La centrale de Lagisza, située dans le sud de la Pologne, produit de l'électricité à partir de charbon et de biomasse. Une unité « supercritique »(1) a été mise en service sur ce site en 2009. (©Tauron)
La Pologne a annoncé cette semaine son intention de ratifier l’Accord de la COP21 et l’amendement de Doha(2) mais demande dans le même temps à l’Union européenne des garanties de financement portant sur de nouvelles centrales à charbon(3). Rappels sur la situation du 2e producteur européen de charbon.
Priorité à la sécurité énergétique et à l’emploi
Changement climatique ou pas, la Pologne ne compte pas renoncer à moyen terme au charbon, cible de multiples critiques depuis la COP21. En 2015, cette énergie a satisfait près de 52,4% de la consommation d’énergie primaire de ce pays (en additionnant les différents types de charbon)(4) et devrait rester un pilier du mix polonais. En matière de production d’électricité, la part du charbon s’élève même à 84% (14% de renouvelables et 2% de gaz)(5). Le 7 septembre, le ministre de l’énergie polonais a rappelé que les actifs liés au charbon, notamment détenus par EDF et Engie dans le pays(6), relevaient de la sécurité énergétique nationale.
Mix énergétique de la Pologne en 2015 (©Connaissance des Énergies)
Le changement climatique, problématique européenne
Compte tenu de son attachement au charbon, la Pologne ne constitue naturellement pas un élément moteur dans le processus de ratification de l’Accord de la COP21. « Le changement climatique n’est pour le moment pas un sujet en Pologne », indique Ewa Sufin-Jacquemart, directrice de la fondation de défense de l’environnement Green Zone. La stratégie du gouvernement consiste selon elle à réduire les émissions nettes de CO2 avant tout par « une absorption accrue des forêts et des sols ».
Au niveau européen, l’ombre du charbon polonais semble freiner les ambitions climatiques communautaires. La Pologne est notamment opposée à toute révision ambitieuse du système d’échange de quotas d’émissions (EU ETS). Le gouvernement polonais « ne remet toutefois pas en cause les objectifs climat-énergie de l’UE à l’horizon 2030(8) », nuance Julia Michalak, analyste du Programme Energie du PISM (Institut polonais des affaires internationales)(9).
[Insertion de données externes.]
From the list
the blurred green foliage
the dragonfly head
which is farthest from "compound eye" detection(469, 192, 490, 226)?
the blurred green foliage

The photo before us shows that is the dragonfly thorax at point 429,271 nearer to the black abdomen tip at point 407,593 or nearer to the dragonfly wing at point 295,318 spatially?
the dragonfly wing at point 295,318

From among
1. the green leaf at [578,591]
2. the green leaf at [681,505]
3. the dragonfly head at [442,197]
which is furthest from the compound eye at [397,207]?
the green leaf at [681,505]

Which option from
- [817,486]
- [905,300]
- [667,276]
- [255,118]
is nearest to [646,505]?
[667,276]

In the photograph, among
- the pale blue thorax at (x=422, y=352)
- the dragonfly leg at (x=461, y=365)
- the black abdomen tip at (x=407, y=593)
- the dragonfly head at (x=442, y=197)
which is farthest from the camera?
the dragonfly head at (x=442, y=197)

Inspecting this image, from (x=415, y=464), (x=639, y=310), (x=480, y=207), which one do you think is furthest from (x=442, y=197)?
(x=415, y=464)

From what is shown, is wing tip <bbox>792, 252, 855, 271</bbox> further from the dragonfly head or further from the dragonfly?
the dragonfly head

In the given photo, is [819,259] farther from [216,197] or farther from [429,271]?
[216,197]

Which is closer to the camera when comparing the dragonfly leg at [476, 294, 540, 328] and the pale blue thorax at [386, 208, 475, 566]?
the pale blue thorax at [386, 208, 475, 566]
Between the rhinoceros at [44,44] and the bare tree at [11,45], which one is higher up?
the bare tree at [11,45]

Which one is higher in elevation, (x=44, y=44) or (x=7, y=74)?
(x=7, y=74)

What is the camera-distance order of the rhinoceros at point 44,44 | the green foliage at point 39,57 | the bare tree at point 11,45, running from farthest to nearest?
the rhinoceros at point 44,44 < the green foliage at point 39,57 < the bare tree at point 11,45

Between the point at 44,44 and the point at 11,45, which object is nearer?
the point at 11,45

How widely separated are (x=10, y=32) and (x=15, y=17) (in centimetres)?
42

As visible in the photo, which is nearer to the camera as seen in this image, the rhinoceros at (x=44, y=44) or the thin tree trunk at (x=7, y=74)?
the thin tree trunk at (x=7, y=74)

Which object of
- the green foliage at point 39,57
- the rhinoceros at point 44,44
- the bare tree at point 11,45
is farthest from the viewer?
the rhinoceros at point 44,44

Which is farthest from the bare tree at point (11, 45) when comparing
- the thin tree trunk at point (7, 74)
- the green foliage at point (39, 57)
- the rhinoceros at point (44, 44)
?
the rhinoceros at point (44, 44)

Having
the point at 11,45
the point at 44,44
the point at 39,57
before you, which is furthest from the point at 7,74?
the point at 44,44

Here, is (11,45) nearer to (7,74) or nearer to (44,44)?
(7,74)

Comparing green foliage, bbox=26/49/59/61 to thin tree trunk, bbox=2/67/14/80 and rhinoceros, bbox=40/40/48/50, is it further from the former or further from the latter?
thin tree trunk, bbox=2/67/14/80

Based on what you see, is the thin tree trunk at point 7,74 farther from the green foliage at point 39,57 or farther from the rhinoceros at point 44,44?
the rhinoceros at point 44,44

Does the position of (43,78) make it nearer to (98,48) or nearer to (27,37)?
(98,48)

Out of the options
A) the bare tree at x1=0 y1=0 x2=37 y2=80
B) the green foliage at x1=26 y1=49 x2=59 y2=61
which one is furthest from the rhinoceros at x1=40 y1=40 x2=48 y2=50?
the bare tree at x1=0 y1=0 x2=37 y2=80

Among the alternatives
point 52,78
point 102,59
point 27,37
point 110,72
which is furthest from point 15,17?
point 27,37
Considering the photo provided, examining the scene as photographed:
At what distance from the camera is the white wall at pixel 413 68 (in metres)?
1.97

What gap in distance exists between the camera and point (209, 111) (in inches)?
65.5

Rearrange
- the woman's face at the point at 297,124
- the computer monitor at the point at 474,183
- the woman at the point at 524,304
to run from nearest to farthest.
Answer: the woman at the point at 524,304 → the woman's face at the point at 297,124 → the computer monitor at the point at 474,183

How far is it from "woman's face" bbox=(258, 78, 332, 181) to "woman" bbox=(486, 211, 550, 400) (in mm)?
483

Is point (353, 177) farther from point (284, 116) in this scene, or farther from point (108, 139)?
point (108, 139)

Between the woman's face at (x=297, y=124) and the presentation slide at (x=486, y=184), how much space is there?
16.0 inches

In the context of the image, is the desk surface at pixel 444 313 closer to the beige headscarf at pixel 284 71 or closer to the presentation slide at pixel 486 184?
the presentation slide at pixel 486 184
Signalons par ailleurs que le système énergétique de la Pologne a déjà évolué au cours des dernières décennies : la production de charbon a notamment été divisée par 2 depuis 1990 et l’efficacité énergétique polonaise a augmenté de 30% sur cette période. Les émissions de CO2 du pays ont également baissé de 16% entre 1990 et 2013. Selon les dernières données de l’AIE(10), elles avoisinent 7,6 tonnes de CO2 par an par habitant (contre 4,8 tonnes pour la France et 9,3 pour l’Allemagne).
La transition énergétique « version polonaise »
La Pologne réfléchit actuellement à l’évolution de son système énergétique tout en souhaitant conserver la sécurité des approvisionnements comme priorité. Pour Julia Michalak, « c’est le bon moment pour faire coïncider la politique énergétique polonaise avec la politique climatique de l’Union européenne ». Parmi les principaux défis énergétiques auxquels est confrontée la Pologne, elle cite « la diversification du mix énergétique, l’amélioration de l’efficacité énergétique et l’innovation », des problématiques assez classiques en matière de transition énergétique.
Pour amorcer cette transition, la Pologne ne mise que très timidement sur le développement des énergies renouvelables. « Le parti au pouvoir PiS (Droit et Justice) mène depuis des années une guerre contre l'éolien terrestre », constate Ewa Sufin-Jacquemart qui mentionne une nouvelle législation entrée récemment en vigueur et « sa règle de distance d'une éolienne par rapport à une habitation ou une foret égale à un minimum de 10 fois la hauteur de l'eolienne »(11). En revanche, les éoliennes offshore ne rencontrent « pas de grosses contraintes pour l'instant » selon Ewa Sufin-Jacquemart, la biomasse et la géothermie restant les grandes « priorités renouvelables » du gouvernement.
La Pologne compte poursuivre le développement du gaz de schiste (même si les estimations initiales des ressources en place ont été largement revues à la baisse(12)) et a construit un terminal GNL pour moins dépendre du gaz russe. Le pays envisage par ailleurs d’avoir recours à l’énergie nucléaire. Selon Joanna Maćkowiak Pandera, « aucune décision ne sera toutefois prise avant que la situation autour d’Hinkley Point soit clarifiée ».
Le charbon devrait toutefois rester au cœur du mix électrique polonais dans les prochaines décennies, le pays souhaitant développer des unités supercritiques aux émissions plus limitées que les centrales actuelles. Selon l’opérateur du système de transport électrique, plus de 60% du parc électrique devrait être remplacé dans le 15 années à venir(13).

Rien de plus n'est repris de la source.